Dataset extract:

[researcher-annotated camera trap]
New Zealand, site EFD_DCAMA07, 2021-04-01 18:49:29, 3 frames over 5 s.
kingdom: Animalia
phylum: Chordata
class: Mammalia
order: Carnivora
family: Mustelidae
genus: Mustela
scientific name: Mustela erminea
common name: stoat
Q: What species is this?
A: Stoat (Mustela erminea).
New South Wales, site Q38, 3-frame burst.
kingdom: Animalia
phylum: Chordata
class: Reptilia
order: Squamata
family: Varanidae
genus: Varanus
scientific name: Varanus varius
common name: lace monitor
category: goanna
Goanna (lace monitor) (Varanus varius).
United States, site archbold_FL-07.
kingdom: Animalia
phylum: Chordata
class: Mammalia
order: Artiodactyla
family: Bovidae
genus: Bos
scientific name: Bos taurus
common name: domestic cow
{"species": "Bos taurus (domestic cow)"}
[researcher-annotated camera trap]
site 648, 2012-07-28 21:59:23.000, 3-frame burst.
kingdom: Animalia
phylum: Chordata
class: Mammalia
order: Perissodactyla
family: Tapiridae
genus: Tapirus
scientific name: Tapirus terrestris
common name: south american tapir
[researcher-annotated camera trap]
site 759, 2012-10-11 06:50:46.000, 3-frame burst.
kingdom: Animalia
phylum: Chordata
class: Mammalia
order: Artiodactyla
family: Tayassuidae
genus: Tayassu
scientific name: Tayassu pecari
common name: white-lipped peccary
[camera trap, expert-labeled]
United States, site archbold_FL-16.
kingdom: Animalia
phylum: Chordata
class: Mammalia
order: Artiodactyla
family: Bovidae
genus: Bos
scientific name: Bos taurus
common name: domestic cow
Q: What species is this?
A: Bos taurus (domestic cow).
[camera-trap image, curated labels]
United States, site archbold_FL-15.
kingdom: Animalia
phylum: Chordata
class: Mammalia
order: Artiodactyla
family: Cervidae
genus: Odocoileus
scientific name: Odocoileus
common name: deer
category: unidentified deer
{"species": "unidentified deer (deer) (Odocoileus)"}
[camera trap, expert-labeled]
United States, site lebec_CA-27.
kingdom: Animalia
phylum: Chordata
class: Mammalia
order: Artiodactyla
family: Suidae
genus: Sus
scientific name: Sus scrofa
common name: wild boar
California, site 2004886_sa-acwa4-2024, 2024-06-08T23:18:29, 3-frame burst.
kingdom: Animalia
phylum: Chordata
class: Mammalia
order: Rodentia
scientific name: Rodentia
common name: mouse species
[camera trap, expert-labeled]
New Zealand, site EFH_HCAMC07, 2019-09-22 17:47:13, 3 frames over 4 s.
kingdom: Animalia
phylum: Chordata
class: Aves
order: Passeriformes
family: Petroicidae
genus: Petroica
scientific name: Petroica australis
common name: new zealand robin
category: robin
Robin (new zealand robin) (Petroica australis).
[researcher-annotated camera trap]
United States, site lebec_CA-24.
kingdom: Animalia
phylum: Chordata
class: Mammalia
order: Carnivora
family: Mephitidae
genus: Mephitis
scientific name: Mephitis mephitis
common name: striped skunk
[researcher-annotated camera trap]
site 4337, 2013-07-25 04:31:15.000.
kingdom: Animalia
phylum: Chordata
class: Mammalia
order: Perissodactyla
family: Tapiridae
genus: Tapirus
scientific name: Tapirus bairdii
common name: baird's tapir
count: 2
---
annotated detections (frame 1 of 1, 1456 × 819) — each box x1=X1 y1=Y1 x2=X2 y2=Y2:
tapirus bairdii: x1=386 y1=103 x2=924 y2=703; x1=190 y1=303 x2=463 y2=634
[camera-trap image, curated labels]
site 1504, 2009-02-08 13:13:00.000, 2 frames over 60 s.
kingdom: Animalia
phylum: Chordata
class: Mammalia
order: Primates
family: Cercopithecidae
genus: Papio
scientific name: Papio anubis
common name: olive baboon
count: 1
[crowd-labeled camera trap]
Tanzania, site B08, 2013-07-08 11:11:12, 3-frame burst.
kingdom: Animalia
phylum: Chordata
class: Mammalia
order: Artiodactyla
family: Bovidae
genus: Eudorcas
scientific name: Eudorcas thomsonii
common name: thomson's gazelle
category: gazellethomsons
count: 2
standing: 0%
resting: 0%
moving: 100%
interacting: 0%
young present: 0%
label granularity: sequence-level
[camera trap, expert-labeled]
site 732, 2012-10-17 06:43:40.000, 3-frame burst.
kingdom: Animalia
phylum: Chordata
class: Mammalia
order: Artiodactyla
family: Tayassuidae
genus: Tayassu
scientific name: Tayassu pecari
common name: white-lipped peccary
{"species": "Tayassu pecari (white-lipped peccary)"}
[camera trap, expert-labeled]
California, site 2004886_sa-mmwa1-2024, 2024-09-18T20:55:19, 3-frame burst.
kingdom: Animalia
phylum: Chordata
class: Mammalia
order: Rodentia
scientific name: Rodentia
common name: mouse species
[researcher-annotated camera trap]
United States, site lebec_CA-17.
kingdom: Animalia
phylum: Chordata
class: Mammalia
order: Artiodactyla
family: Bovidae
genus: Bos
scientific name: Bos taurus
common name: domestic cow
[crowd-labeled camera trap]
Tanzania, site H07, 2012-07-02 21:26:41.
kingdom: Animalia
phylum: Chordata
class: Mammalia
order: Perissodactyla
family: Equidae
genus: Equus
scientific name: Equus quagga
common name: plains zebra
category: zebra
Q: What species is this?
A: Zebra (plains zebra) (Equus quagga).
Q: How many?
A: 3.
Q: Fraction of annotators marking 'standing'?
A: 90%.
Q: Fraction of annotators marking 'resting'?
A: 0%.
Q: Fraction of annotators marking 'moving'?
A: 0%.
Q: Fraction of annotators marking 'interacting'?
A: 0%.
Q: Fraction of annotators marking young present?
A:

What you should do: Find and show each line of the listing with the word "young".

Reply to the exercise:
young present: 0%
Q: Fraction of annotators marking young present?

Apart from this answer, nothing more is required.